For example Butler points out in the context of war, the loss of Iraqi lives are considered less grievable than the loss of American lives. Her strident wish is to mobilize more ‘egalitarian forms of recognition’ so that for example, Palestinian lives lost are not rationalized away as the cost of harbouring ‘terrorists’. A different sort of acknowledgement needs to be fostered that considers the precariousness of human lives when war is waged. “In order to become open to offering that sort of acknowledgement, however, we have to come up against the limit of the cultural frames in which we live. In a way, we have to let those frames get interrupted by other frames” (interview with Nina Power). Yet do not lines of interdependency run deeper between oneself, family, friends and local community than between, for example, oneself and the average Iraqi in Iraq? “Can’t I be excused for at least grieving the Iraqi less, proportionate to my dependence?” To which Butler responds:

It is not a question of how much you or I feel —it is rather a question of whether a life is worth grieving, and no life is worth grieving unless it is regarded as grievable. In other words, when we subscribe to ideas such as “no innocent life should be slaughtered,” we have to be able to include all kinds of populations within the notion of “innocent life” —and that means subscribing to an egalitarianism that would contest prevailing schemes of racism. (2010a)

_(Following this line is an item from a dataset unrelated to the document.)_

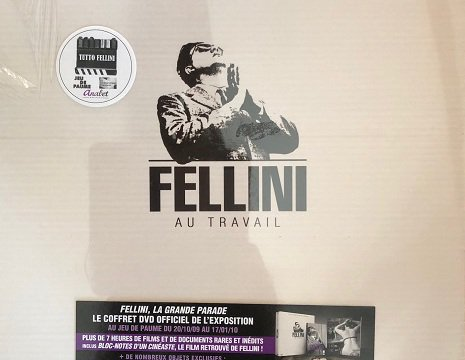 Prestige box set - Fellini at work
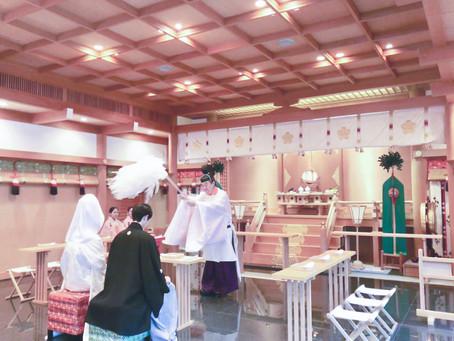 日本の結婚式掲載用撮影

It is not a question of feelings. Butler is making the point that currently wars are waged and lives lost based on premises that delimit the cost of human suffering to a very stringent and strident definition of whose lives count as human lives. Whose lives are grievable? Whose lives remain ungrievable? Which lives count as human lives and which lives do not? And to be sure, it is not simply a question of adding more people under the flag of recognition, but “how existing norms allocate recognition differentially? What new norms are possible and how are they wrought?” (2009d, 6). Butler insists on a fundamental shifting of the normative schemes that constitute the terms of recognizability. And in order for that radical shift to occur, a politics of critique must confront the very epistemic limits of what constitutes the human, and of human life. The schema of recognition based upon the volitional self-determining ego of liberal political theory must be cast aside for a new ethic of recognition based not on a seamless accounting of oneself, but on the very failures of that operation, not on our mutual rationality (or nationality), but our mutual exposure and vulnerability to one another.